From Polynomial Stability to Periodic Well-posedness in Partially Dissipative Systems

TL;DR

This paper links polynomial stability of semigroups to periodic well-posedness in complex systems, providing explicit conditions for forcing functions in models like fluid-structure interactions.

Contribution

It characterizes the dense set of forcings ensuring periodic well-posedness under polynomial stability using resolvent bounds and Fourier analysis.

Findings

Polynomial stability implies explicit forcing conditions for well-posedness.

Resolvant bounds translate into loss of derivatives on forcing functions.

Applicable to models like heat-wave interactions and thermoelastic systems.

Abstract

The study of resonances (and well-posedness) for complex systems under time-periodic loading is of broad interest in application. The work of Galdi et al.~(2014) connects asymptotic stability of solutions to an unforced Cauchy problem to solvability of the time-periodic forced problem. Uniform stability of the solution semigroup gives periodic well-posedness for all forces in the natural mild forcing class, whereas strong stability yields only existence of a dense set of forcings for which resonance can be excluded.
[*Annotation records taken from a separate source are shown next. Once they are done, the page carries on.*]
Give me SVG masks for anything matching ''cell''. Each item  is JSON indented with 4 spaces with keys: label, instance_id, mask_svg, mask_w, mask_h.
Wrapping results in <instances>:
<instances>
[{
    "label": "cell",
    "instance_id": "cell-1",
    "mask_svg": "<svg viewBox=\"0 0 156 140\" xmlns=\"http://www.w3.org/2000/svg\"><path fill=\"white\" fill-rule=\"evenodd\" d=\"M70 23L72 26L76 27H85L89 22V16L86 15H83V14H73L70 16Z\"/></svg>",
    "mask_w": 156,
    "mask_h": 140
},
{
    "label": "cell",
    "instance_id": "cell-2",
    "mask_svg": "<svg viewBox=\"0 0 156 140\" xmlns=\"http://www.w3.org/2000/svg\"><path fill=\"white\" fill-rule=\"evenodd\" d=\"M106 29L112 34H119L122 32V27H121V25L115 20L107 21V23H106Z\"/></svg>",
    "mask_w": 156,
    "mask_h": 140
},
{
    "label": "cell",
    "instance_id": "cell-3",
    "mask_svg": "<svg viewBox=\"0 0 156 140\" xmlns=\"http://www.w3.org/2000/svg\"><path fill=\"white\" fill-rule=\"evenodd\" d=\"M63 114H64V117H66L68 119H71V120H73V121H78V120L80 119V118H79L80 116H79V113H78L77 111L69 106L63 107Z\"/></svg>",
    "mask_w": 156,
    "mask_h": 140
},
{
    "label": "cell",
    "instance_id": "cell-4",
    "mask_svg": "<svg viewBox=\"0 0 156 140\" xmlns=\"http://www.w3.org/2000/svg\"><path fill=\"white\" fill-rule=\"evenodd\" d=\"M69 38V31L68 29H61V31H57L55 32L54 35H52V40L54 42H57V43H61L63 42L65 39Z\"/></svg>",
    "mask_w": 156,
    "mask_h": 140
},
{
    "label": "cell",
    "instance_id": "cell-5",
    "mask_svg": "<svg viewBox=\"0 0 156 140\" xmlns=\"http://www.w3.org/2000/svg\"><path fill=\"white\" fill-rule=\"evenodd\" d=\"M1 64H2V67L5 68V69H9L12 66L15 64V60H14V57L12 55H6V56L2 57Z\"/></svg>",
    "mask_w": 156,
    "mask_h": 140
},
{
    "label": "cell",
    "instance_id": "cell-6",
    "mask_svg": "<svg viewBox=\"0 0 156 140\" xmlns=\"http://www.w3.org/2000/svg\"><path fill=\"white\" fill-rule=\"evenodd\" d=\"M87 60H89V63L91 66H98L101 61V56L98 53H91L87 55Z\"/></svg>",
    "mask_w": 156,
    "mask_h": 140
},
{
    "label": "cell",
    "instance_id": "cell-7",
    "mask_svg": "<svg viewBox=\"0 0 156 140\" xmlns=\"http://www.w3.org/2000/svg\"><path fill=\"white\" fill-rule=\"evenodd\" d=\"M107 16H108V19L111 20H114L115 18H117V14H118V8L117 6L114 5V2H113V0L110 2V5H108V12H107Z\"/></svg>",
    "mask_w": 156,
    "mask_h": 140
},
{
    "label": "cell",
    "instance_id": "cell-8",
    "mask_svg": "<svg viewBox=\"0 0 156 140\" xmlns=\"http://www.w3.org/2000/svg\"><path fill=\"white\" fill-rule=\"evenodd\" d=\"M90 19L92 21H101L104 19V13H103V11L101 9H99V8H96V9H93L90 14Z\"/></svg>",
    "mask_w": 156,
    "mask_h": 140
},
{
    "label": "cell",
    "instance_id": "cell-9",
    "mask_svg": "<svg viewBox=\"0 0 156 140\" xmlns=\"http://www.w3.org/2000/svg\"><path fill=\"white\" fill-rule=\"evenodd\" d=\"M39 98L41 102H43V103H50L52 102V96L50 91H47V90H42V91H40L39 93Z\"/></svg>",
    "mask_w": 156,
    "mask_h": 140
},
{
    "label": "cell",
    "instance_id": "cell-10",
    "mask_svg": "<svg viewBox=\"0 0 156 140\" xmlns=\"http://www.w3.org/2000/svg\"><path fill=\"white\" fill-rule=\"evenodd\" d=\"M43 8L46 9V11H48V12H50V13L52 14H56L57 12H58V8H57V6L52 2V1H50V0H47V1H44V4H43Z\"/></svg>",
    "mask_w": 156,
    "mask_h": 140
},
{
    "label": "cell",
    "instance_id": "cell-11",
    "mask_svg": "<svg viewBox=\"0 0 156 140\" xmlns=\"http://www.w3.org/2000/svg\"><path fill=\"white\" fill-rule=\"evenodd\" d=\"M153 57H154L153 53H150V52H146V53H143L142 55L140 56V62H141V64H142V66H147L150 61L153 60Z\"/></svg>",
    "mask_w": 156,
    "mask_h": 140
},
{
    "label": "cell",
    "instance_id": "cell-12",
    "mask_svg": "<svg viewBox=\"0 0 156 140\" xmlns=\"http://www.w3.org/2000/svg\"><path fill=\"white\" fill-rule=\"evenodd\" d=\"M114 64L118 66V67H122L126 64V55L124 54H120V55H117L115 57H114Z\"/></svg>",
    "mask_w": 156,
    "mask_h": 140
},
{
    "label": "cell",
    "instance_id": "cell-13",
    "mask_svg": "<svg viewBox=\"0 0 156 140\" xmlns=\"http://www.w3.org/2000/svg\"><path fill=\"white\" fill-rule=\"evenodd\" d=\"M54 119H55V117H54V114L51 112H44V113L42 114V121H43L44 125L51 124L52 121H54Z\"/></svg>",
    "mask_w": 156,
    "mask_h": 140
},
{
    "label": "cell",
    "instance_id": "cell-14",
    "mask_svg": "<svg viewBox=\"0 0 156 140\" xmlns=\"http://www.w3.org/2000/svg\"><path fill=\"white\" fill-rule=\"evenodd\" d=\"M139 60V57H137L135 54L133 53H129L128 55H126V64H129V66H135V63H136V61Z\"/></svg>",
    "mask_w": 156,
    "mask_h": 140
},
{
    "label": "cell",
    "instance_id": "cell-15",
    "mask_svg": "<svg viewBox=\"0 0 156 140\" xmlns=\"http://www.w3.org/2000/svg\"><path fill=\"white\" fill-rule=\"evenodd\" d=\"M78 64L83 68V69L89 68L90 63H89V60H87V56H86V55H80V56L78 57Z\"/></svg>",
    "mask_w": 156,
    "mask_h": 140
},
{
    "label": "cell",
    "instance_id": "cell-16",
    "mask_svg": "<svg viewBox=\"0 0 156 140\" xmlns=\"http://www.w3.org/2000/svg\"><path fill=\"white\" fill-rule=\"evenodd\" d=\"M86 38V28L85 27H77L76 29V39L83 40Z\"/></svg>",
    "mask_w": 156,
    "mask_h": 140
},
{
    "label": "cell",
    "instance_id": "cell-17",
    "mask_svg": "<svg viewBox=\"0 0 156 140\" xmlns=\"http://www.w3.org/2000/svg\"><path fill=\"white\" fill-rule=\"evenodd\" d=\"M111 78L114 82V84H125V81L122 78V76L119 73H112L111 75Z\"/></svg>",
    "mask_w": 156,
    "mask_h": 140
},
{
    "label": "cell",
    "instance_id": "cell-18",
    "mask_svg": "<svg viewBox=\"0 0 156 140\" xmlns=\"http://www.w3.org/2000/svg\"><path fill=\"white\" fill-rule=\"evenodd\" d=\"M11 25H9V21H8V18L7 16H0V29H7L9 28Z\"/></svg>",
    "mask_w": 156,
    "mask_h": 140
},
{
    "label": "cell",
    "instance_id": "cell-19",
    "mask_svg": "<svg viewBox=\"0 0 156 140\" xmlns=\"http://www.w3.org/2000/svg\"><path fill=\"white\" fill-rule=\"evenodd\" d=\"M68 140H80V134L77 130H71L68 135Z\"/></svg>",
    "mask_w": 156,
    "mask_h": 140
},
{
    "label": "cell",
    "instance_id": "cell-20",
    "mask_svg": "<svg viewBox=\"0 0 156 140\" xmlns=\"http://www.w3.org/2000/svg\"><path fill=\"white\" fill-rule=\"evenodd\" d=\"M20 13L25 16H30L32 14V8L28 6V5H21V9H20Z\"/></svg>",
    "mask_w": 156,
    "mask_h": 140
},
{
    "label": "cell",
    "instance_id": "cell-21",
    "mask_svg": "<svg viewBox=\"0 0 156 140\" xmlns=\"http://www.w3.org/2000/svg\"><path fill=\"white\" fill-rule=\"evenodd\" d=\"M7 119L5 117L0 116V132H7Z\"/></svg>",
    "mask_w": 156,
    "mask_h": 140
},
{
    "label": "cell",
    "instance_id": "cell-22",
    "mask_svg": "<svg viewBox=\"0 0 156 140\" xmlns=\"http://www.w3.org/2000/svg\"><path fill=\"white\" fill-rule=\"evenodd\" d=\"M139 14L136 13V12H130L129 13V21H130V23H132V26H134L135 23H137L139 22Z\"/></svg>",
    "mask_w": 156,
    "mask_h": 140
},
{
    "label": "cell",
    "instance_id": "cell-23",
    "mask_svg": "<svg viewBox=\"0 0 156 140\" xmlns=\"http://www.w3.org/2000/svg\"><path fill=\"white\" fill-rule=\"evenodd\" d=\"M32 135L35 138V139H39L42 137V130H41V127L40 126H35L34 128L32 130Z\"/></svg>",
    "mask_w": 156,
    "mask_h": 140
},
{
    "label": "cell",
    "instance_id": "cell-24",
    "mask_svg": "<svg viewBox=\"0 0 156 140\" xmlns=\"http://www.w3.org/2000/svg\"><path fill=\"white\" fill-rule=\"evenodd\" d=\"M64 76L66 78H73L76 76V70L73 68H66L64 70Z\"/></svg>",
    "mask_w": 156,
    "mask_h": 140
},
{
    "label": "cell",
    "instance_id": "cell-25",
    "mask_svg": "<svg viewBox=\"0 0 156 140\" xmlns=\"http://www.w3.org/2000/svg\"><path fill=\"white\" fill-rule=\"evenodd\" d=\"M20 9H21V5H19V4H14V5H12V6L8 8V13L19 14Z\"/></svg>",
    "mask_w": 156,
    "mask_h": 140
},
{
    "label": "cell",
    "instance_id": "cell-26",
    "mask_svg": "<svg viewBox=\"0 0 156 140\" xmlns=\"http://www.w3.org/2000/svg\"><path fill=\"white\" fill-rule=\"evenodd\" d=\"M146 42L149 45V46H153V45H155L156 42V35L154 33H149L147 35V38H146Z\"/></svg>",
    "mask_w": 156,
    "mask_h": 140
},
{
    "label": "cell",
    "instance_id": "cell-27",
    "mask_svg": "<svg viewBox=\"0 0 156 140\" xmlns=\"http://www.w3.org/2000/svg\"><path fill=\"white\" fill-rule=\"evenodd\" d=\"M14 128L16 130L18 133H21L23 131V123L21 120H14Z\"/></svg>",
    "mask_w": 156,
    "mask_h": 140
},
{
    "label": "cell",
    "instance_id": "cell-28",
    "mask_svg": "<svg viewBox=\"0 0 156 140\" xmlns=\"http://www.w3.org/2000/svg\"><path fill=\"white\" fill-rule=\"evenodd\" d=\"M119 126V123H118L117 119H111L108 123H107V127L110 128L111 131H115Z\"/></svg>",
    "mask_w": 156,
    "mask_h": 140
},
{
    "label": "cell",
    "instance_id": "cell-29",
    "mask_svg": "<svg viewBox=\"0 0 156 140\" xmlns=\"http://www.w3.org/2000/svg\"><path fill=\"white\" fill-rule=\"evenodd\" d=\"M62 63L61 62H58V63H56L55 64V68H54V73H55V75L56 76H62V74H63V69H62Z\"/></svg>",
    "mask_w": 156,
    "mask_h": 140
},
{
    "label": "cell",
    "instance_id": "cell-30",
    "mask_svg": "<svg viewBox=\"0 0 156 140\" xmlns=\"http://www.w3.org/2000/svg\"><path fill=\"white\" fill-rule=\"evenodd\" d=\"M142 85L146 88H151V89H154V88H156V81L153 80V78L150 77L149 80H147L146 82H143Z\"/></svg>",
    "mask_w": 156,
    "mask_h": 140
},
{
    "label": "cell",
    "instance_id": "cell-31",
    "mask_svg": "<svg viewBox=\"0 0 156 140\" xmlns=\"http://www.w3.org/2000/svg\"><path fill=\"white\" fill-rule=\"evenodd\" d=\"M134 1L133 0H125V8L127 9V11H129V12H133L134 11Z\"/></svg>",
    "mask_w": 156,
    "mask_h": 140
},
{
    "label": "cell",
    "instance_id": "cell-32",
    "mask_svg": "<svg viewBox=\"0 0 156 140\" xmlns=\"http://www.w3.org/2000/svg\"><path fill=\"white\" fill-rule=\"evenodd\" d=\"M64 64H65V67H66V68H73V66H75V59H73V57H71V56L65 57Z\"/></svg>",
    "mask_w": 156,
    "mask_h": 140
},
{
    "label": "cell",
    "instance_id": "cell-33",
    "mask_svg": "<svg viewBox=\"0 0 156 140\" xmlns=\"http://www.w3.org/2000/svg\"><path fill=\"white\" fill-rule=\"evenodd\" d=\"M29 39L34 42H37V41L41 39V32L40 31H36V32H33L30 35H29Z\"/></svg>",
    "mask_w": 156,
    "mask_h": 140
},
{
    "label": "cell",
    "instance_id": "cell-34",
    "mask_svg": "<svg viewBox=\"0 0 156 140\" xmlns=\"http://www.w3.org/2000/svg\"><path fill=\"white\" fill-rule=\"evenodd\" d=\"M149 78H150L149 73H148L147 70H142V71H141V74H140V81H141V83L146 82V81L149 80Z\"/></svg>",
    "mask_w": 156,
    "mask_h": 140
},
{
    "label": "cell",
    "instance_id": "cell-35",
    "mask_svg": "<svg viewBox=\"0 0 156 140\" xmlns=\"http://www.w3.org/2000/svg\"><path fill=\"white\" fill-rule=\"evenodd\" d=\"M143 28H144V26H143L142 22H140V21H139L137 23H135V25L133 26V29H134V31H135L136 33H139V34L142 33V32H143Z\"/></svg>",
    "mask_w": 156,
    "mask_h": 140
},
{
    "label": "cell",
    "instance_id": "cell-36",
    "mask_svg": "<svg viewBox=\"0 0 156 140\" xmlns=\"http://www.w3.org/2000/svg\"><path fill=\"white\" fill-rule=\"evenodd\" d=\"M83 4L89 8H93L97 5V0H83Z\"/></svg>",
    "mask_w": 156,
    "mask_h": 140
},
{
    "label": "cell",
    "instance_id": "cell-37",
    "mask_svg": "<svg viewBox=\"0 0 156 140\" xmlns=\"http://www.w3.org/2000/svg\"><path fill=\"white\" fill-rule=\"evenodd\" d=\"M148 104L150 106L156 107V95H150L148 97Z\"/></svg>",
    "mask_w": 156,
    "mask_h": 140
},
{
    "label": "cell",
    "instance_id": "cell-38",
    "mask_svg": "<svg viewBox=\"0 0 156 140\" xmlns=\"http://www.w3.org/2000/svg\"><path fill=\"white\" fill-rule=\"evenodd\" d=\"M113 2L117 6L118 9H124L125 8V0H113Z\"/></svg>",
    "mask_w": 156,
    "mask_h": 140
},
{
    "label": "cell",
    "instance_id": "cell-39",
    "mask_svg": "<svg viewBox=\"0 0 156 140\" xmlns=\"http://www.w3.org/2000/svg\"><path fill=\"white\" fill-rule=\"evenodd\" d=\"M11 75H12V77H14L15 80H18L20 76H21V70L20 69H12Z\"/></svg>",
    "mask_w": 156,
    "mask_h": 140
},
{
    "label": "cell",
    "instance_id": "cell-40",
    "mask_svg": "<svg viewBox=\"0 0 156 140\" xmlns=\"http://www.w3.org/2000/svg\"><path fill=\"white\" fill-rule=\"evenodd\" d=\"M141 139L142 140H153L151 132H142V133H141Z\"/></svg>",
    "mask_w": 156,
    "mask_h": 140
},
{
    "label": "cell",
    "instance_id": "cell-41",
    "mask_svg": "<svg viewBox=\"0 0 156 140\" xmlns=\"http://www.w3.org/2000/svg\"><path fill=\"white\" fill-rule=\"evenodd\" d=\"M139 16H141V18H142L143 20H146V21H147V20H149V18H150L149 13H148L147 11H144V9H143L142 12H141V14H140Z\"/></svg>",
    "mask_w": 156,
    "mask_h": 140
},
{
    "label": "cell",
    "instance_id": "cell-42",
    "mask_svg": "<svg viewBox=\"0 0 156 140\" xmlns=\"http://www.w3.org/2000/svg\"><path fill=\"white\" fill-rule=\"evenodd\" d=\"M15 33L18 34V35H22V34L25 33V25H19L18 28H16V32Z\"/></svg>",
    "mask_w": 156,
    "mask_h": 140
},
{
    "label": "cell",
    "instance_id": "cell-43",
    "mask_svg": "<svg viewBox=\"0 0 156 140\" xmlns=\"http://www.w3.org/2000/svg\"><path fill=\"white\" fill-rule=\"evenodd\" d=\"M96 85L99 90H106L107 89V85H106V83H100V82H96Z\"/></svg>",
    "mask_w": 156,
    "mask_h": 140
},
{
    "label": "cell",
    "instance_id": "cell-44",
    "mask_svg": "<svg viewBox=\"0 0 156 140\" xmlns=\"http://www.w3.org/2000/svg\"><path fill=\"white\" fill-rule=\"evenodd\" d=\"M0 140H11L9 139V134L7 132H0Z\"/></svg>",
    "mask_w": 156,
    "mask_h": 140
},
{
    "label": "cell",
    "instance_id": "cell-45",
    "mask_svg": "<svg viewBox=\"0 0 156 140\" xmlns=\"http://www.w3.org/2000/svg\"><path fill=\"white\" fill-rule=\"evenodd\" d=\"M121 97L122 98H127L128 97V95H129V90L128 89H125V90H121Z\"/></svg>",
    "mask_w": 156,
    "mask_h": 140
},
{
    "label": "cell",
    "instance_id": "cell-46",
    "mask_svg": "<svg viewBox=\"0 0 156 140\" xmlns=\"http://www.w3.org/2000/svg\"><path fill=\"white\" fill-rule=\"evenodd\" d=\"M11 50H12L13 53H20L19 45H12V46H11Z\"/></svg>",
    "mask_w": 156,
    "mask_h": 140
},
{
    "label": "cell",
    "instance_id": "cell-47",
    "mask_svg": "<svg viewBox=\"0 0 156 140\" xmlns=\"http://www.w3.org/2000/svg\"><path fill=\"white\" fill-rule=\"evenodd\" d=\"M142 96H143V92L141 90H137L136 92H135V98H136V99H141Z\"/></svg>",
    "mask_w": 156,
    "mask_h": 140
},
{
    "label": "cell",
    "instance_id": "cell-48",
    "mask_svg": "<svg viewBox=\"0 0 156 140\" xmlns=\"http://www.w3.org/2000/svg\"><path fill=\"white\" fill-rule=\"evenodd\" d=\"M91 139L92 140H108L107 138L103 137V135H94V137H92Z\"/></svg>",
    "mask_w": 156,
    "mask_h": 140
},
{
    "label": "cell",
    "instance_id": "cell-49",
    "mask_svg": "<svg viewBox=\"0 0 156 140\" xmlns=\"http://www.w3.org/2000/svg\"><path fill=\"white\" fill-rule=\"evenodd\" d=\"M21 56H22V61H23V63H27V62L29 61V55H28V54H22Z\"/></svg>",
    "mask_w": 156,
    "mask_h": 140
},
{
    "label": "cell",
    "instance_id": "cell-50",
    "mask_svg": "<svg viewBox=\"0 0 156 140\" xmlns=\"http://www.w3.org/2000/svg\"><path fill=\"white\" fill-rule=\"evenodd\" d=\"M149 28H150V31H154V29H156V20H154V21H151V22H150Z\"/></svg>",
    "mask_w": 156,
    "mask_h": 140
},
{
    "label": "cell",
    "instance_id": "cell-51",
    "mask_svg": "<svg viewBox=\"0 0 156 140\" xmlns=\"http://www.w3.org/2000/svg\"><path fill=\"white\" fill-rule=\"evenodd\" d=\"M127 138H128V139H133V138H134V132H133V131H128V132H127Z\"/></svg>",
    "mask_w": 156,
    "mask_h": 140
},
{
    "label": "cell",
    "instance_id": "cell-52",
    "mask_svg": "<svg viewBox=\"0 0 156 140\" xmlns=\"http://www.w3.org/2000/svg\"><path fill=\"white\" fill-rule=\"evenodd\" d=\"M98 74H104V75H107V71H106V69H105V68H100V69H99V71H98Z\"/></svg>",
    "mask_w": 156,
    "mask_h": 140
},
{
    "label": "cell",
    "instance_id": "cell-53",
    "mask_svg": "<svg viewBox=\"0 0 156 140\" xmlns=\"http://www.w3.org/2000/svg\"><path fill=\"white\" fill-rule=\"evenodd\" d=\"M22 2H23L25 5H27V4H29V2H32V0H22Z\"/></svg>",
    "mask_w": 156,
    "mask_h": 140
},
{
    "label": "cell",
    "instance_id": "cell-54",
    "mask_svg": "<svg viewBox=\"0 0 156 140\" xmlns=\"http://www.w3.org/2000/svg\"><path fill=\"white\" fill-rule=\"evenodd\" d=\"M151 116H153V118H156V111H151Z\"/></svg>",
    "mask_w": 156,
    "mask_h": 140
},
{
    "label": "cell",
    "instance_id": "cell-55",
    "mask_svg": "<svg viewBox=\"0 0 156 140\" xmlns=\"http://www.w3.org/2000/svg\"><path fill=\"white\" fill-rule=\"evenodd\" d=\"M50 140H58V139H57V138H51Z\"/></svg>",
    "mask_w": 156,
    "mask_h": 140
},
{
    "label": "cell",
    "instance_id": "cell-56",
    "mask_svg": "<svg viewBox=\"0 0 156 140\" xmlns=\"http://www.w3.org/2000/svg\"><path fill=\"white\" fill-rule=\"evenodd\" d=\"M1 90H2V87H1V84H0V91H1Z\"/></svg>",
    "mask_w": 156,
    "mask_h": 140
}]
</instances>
We address an intermediate regime for polynomial (also: rational or semiuniform) stability. Working with a Fourier decomposition in Hilbert space, we demonstrate that polynomial stability of the semigroup yields an explicit characterization of the dense forcing set on which periodic well-posedness holds. More precisely, resolvent bounds translate directly into certain losses of time derivatives on the forcing required to ensure well-posedness. Our result is motivated by partially dissipative models -- including the famous heat-wave interaction problem idealizing fluid-structure interactions, as well as some thermoelastic, viscoelastic, and weakly damped hyperbolic systems -- for which polynomial decay is the natural regime.